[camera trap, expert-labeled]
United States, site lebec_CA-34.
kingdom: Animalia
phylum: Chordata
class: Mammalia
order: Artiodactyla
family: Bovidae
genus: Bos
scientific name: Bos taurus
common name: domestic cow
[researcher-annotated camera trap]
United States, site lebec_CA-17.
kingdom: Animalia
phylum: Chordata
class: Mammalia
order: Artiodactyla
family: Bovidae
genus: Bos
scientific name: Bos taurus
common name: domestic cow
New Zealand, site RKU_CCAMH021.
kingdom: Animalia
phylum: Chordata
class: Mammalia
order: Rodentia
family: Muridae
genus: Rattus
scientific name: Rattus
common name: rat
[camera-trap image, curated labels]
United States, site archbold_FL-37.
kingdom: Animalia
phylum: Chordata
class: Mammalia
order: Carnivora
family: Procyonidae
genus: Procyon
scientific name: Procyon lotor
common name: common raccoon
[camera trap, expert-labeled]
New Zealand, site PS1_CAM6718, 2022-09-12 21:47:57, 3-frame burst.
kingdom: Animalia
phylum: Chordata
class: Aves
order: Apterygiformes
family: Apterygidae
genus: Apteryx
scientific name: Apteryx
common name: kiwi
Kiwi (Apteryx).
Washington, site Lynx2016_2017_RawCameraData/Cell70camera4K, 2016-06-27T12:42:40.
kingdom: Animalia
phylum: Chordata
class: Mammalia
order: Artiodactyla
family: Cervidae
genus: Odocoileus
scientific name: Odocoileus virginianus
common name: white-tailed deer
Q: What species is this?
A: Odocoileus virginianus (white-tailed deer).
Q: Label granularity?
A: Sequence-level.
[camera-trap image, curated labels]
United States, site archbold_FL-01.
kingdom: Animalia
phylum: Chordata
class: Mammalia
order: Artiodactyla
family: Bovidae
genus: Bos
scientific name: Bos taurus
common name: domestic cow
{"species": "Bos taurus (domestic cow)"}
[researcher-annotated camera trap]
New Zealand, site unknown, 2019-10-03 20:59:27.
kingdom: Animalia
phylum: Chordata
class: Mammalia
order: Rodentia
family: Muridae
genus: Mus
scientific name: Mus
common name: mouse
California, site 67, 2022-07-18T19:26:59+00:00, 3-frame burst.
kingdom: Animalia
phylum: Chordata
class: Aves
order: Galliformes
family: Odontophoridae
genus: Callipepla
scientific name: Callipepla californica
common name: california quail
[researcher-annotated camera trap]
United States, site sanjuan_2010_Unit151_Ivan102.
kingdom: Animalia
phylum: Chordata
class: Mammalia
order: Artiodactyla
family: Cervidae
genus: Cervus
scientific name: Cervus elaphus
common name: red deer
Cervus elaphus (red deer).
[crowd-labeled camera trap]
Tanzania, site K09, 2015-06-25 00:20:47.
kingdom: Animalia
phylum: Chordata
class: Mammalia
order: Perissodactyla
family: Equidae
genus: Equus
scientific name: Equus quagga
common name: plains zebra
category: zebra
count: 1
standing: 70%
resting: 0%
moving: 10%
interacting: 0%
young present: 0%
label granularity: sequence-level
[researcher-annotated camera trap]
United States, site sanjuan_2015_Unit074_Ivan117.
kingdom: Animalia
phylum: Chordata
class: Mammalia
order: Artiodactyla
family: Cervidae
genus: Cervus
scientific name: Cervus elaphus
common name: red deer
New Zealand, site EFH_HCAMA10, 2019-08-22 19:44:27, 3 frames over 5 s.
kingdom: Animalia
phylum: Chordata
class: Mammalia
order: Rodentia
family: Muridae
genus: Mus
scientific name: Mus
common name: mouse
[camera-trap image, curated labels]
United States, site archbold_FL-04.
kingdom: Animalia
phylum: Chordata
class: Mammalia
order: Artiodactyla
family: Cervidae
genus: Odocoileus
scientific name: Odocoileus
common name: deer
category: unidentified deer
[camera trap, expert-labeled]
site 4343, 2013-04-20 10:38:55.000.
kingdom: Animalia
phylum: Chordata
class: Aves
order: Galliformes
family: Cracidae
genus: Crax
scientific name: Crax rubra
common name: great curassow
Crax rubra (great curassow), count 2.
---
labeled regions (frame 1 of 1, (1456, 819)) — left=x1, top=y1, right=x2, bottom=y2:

Exercise requirements:
Copy out the data in full, exactly.

Answer to this problem:
[camera trap, expert-labeled]
United States, site lebec_CA-34.
kingdom: Animalia
phylum: Chordata
class: Mammalia
order: Artiodactyla
family: Bovidae
genus: Bos
scientific name: Bos taurus
common name: domestic cow
[researcher-annotated camera trap]
United States, site lebec_CA-17.
kingdom: Animalia
phylum: Chordata
class: Mammalia
order: Artiodactyla
family: Bovidae
genus: Bos
scientific name: Bos taurus
common name: domestic cow
New Zealand, site RKU_CCAMH021.
kingdom: Animalia
phylum: Chordata
class: Mammalia
order: Rodentia
family: Muridae
genus: Rattus
scientific name: Rattus
common name: rat
[camera-trap image, curated labels]
United States, site archbold_FL-37.
kingdom: Animalia
phylum: Chordata
class: Mammalia
order: Carnivora
family: Procyonidae
genus: Procyon
scientific name: Procyon lotor
common name: common raccoon
[camera trap, expert-labeled]
New Zealand, site PS1_CAM6718, 2022-09-12 21:47:57, 3-frame burst.
kingdom: Animalia
phylum: Chordata
class: Aves
order: Apterygiformes
family: Apterygidae
genus: Apteryx
scientific name: Apteryx
common name: kiwi
Kiwi (Apteryx).
Washington, site Lynx2016_2017_RawCameraData/Cell70camera4K, 2016-06-27T12:42:40.
kingdom: Animalia
phylum: Chordata
class: Mammalia
order: Artiodactyla
family: Cervidae
genus: Odocoileus
scientific name: Odocoileus virginianus
common name: white-tailed deer
Q: What species is this?
A: Odocoileus virginianus (white-tailed deer).
Q: Label granularity?
A: Sequence-level.
[camera-trap image, curated labels]
United States, site archbold_FL-01.
kingdom: Animalia
phylum: Chordata
class: Mammalia
order: Artiodactyla
family: Bovidae
genus: Bos
scientific name: Bos taurus
common name: domestic cow
{"species": "Bos taurus (domestic cow)"}
[researcher-annotated camera trap]
New Zealand, site unknown, 2019-10-03 20:59:27.
kingdom: Animalia
phylum: Chordata
class: Mammalia
order: Rodentia
family: Muridae
genus: Mus
scientific name: Mus
common name: mouse
California, site 67, 2022-07-18T19:26:59+00:00, 3-frame burst.
kingdom: Animalia
phylum: Chordata
class: Aves
order: Galliformes
family: Odontophoridae
genus: Callipepla
scientific name: Callipepla californica
common name: california quail
[researcher-annotated camera trap]
United States, site sanjuan_2010_Unit151_Ivan102.
kingdom: Animalia
phylum: Chordata
class: Mammalia
order: Artiodactyla
family: Cervidae
genus: Cervus
scientific name: Cervus elaphus
common name: red deer
Cervus elaphus (red deer).
[crowd-labeled camera trap]
Tanzania, site K09, 2015-06-25 00:20:47.
kingdom: Animalia
phylum: Chordata
class: Mammalia
order: Perissodactyla
family: Equidae
genus: Equus
scientific name: Equus quagga
common name: plains zebra
category: zebra
count: 1
standing: 70%
resting: 0%
moving: 10%
interacting: 0%
young present: 0%
label granularity: sequence-level
[researcher-annotated camera trap]
United States, site sanjuan_2015_Unit074_Ivan117.
kingdom: Animalia
phylum: Chordata
class: Mammalia
order: Artiodactyla
family: Cervidae
genus: Cervus
scientific name: Cervus elaphus
common name: red deer
New Zealand, site EFH_HCAMA10, 2019-08-22 19:44:27, 3 frames over 5 s.
kingdom: Animalia
phylum: Chordata
class: Mammalia
order: Rodentia
family: Muridae
genus: Mus
scientific name: Mus
common name: mouse
[camera-trap image, curated labels]
United States, site archbold_FL-04.
kingdom: Animalia
phylum: Chordata
class: Mammalia
order: Artiodactyla
family: Cervidae
genus: Odocoileus
scientific name: Odocoileus
common name: deer
category: unidentified deer
[camera trap, expert-labeled]
site 4343, 2013-04-20 10:38:55.000.
kingdom: Animalia
phylum: Chordata
class: Aves
order: Galliformes
family: Cracidae
genus: Crax
scientific name: Crax rubra
common name: great curassow
Crax rubra (great curassow), count 2.
---
labeled regions (frame 1 of 1, (1456, 819)) — left=x1, top=y1, right=x2, bottom=y2:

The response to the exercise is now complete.